◆ Brano proposto ◆
┄┄┄┄┄┄┄┄┄┄

Modello 730/2021, quando l’Agenzia delle Entrate può bloccare i rimborsi IRPEF

I casi in cui l'Agenzia delle Entrate può bloccare i rimborsi IRPEF spettanti a seguito della presentazione del modello 730

Con pubblicazione di un provvedimento datato 24 maggio 2021 (Prot. n. 2021/125708), l’Agenzia delle Entrate ha chiarito i casi in cui, a seguito di presentazione dichiarazione dei redditi 2021, i rimborsi IRPEF spettanti possono essere bloccati.

In questo modo l’Amministrazione finanziaria ha anche ribadito quali sono gli elementi di incoerenza di cui tenere conto per i controlli che coinvolgono i 730/2021, quando e se questi genera un rimborso nei confronti del contribuente.

┄┄┄┄┄┄┄┄┄┄

◆ Cosa si chiede ◆
• A. Secondo il brano sul modello 730/2021, che data porta il provvedimento dell'Agenzia delle Entrate?
• B. Ricopia dal brano sul modello 730/2021 la parte che si apre con le parole "I casi in cui l'Agenzia" e si chiude con "possono essere bloccati.".

◆ Estratto dei dati ◆
┄┄┄┄┄┄┄┄┄┄

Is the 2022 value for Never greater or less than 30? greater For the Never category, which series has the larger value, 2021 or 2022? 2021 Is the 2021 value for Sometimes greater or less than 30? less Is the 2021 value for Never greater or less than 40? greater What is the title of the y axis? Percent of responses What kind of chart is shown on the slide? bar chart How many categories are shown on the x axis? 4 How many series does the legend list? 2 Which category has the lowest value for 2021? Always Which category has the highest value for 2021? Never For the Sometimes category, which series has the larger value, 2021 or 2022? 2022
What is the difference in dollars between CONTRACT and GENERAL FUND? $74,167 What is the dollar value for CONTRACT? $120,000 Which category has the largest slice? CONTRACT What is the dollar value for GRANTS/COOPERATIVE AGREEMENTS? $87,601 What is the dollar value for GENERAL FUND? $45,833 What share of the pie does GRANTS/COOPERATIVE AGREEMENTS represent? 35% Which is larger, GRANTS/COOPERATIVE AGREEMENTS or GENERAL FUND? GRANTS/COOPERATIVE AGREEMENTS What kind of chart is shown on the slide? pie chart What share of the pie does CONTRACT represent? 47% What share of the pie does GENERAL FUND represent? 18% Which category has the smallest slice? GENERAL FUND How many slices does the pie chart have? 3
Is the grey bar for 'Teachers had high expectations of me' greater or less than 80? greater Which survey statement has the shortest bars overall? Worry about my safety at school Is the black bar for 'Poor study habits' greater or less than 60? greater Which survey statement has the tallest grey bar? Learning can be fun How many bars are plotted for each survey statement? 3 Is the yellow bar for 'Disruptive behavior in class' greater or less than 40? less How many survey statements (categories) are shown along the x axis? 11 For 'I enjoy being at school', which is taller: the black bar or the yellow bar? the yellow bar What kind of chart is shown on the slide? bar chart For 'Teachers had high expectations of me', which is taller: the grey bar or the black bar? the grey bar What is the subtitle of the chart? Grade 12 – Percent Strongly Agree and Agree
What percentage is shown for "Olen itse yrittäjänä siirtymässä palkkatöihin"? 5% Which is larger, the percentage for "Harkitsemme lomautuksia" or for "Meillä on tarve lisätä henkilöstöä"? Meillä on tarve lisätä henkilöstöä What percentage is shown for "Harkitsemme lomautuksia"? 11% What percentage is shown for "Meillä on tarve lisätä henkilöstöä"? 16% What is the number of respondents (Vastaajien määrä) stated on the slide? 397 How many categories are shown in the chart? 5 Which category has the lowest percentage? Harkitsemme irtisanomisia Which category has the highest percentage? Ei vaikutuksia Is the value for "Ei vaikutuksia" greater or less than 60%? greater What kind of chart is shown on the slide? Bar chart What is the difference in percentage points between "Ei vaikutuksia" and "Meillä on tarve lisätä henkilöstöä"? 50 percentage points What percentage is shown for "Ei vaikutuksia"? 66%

┄┄┄┄┄┄┄┄┄┄

◆ Risposte numerate ◆
• A. 24 maggio 2021.

• B.
I casi in cui l'Agenzia delle Entrate può bloccare i rimborsi IRPEF spettanti a seguito della presentazione del modello 730

Con pubblicazione di un provvedimento datato 24 maggio 2021 (Prot. n. 2021/125708), l’Agenzia delle Entrate ha chiarito i casi in cui, a seguito di presentazione dichiarazione dei redditi 2021, i rimborsi IRPEF spettanti possono essere bloccati.